Şimdi muhafazakar kesim aynı yanılgıya sosyal medya üzerinden düşüyor. "Gereksiz ve boş beleş" olarak tanımladığı zaman kaybı olarak nitelediği sosyal medyadan uzak durarak, burnunun ucu ile bakarak burada ki potansiyelin başkaları tarafından yönlendirilmesine müsaade ediyor.

Yazıktır...

***

Ramazandan sonra akın akın evlenmeye başlayacak insanlar. Öyle böyle değil bize bayramın üçüncü günü için davetiye gelmişti. Bayramı beklemek bile zul oluyor artık millete.

Güzel şeyler bu heyecanlar, gözümüz yok. Keşke herkes evlense mutlu olsa "cennetten bir bahçe" diye tasvir edilen İslam yuvasının tadını bu dünyada alsa...

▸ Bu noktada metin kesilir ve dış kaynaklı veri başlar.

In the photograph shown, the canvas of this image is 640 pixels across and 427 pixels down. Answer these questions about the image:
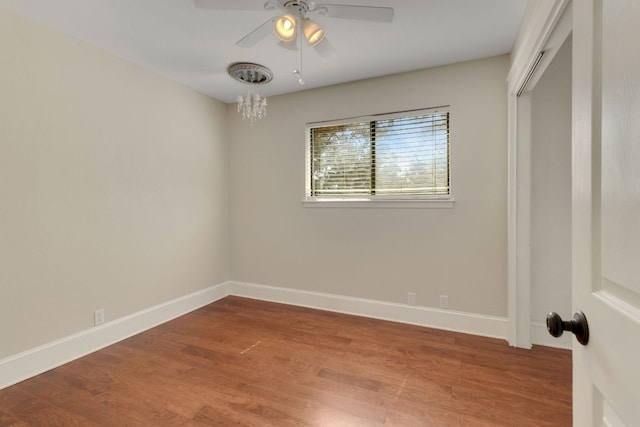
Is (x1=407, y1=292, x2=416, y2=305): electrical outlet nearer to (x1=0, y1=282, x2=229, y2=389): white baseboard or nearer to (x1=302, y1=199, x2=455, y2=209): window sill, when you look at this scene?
(x1=302, y1=199, x2=455, y2=209): window sill

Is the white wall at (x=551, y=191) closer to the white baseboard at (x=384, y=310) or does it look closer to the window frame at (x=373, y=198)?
the white baseboard at (x=384, y=310)

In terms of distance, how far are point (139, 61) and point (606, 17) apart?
323 cm

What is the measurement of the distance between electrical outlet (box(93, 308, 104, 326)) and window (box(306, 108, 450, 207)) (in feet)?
7.27

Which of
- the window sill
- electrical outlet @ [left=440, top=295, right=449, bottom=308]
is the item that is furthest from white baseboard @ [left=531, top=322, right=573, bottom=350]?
the window sill

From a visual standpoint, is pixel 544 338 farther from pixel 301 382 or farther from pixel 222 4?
pixel 222 4

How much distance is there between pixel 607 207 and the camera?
59cm

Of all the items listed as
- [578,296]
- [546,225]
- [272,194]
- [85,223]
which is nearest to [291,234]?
[272,194]

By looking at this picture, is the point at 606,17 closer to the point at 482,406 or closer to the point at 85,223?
the point at 482,406

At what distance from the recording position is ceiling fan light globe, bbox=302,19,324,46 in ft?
5.71

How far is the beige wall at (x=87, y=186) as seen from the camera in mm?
2006

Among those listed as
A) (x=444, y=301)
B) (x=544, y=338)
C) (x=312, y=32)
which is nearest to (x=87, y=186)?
(x=312, y=32)

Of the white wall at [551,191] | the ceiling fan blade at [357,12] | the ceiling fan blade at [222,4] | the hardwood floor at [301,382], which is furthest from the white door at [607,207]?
the white wall at [551,191]

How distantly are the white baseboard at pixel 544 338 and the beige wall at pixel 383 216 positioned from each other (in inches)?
11.2

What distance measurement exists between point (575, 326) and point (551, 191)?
2144 mm
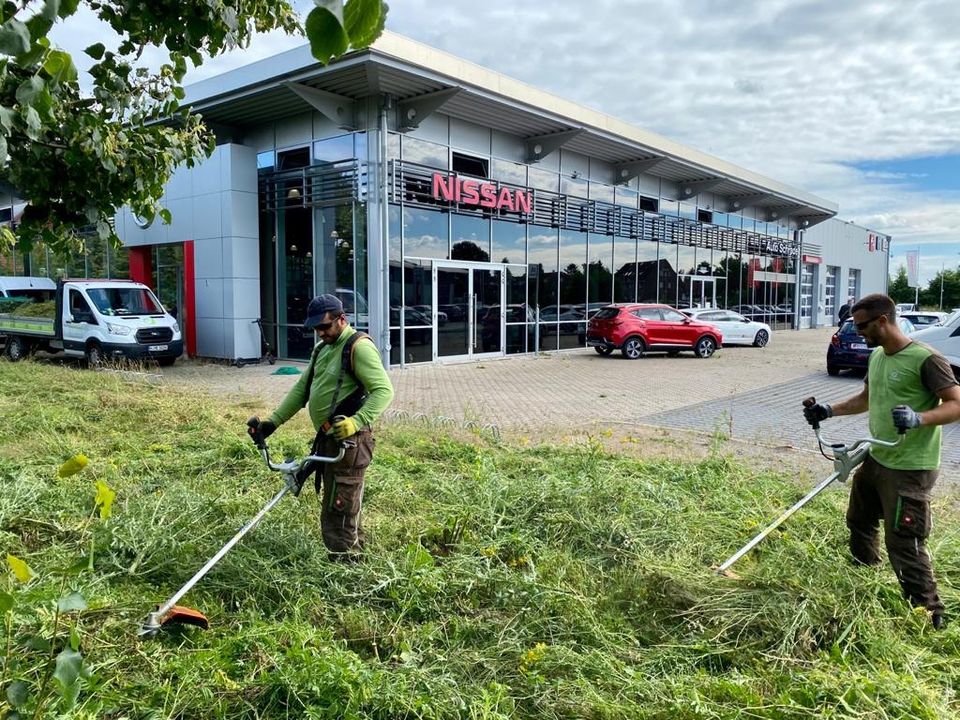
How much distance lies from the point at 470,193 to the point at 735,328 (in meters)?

İnsanlar artık büyük bedeller ödeyerek bir yuvanın temelini atmaya başladı. "başkası" için yaşayan insan başkası için onca masraf yapıyor.

Evlilik, ev kurmak "eş-dost-akrabalar yesin içsin borçları evli çift ödesin" mantığını işleten gizli bir niyetin kurban arayışı oluyor. Gençler "desinler tarikatına" her yaz toplu halde kurban veriyor.

Osmanlı motifli kocaman davetiyeler ayetler ile süslenirken, "israf etmeyin" ayeti romantik islamcılarda görmezden geliniyor.

"Bir kere evleniyorsun" denilerek tüketmeye sürülmüş "parya" olarak kabul edilen her genç, paramparça olarak bir birlikteliği sürdürme telaşına düşüyor.

"İkisinin de maaşı var, beraber öderler" diyerek aldırılan ya da yaptırılan her masraf "beraber sürünmeye" zemin hazırlıyor.

"Alacaklı" denilen üçüncü kişilerin ortak olması en değerli zamanları alırken, "şu da lazım lobisi" mekanları daralttığı gibi kalpleri de köreltiyor.

Evler "lâzım, alınacak" yargısıyla dolduruldukça, dar geliyor. Bir süre sonra o ev, evli çiftin barınağı olmaktan çıkıp, eşya deposu işlevi kazanmaya başlıyor.

Aslında bu bir boğulmadır.

Fiyonklu çay kaşığını "başkası ne der?" kafası ile evine alan kadın "ben bu çay kaşığı ile mutlu olacak mıyım?" sorusunu kendine sorma genişliğine bile gelemiyor.

Günümüzde evlenme kararı almış çiftlerin üzerinde neredeyse sapıkça bir tüketim baskısı kurulmuş:

Adı;

"Bir kere evleniyorsun?"

Eski insanlar eşyaları "uzun yıllar beraber yaşamaktan mutlu olmayı düşündükleri bir varlık" olarak görmekteydi. Eşya, miras bırakmaktan utanmayacağın yaşam arkadaşlarıydı onlar için.

Eskiden insanlar eşyaları "varlık" olarak görür ve birlikte yaşayacakları eşyalara canlı muamelesi yaparlardı. Yaşlıların belli eşyalardan vazgeçememe sebebi birazda bu sebepledir.

İnsanların bile hızla tüketildiği ve hayatımıza tek tuş ile girip çıkabildiği günümüzde eşyalar "sen kim köpek" muamelesi görüyor.

Fast Food hayatları ayak üstü tüketirken aslında tükenenin biz olduğunu göremiyoruz.